Établir une fiscalité locale juste, tenant plus compte des capacités contributives que d’une manipulation des taux, est une idée séduisante. Aujourd’hui, difficile de savoir quel degré d’autonomie finale sera laissé aux collectivités, et surtout quelle place l’État aura dans le dispositif. Une donnée s’impose : il devra garantir une égalité entre les territoires à travers un mécanisme de péréquation entre collectivités riches et pauvres, c’est-à -dire qui sont bien dotées ou non en bases fiscales, et entre celles qui sont plus ou moins avantagées d’un point de vue socioéconomique.
En attendant qu’un consensus se dégage, la pseudo fin de la TP, elle, est programmée pour la loi de finances pour 2010. Heureusement, la "connexion" avec le rapport Balladur n’est pas strictement nécessaire.
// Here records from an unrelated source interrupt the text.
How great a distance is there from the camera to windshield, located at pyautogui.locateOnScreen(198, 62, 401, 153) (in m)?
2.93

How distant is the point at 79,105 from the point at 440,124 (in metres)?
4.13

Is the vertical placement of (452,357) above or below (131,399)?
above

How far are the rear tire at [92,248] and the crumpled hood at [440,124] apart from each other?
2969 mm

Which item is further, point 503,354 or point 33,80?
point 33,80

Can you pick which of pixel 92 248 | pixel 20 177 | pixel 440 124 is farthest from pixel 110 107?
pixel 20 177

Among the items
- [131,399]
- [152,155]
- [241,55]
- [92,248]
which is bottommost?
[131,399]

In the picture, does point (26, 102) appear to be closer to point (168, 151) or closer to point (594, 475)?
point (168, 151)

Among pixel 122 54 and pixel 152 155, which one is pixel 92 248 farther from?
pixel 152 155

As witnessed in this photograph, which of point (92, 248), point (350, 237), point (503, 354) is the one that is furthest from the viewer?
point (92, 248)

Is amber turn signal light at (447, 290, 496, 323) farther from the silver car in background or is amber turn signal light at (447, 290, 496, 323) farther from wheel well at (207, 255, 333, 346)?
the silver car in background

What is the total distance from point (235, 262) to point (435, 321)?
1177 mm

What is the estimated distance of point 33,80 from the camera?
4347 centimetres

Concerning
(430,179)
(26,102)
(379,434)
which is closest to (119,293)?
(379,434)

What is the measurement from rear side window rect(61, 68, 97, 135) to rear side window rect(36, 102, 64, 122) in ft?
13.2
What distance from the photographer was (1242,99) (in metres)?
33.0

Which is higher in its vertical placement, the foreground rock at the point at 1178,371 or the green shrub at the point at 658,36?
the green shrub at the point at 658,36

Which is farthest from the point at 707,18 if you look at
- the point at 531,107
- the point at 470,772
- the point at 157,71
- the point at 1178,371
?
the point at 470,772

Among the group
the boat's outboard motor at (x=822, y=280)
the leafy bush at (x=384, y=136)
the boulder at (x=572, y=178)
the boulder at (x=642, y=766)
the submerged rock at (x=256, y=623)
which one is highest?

Quelles que soient les restructurations entre niveaux de collectivités et la future répartition des compétences entre échelons, le besoin de financement restera globalement le même : soit 200 milliards d’euros. "Ce ne sont pas les organisations qui coûtent cher, ce sont les politiques publiques qu’elles mettent en œuvre", conclut Philippe Laurent.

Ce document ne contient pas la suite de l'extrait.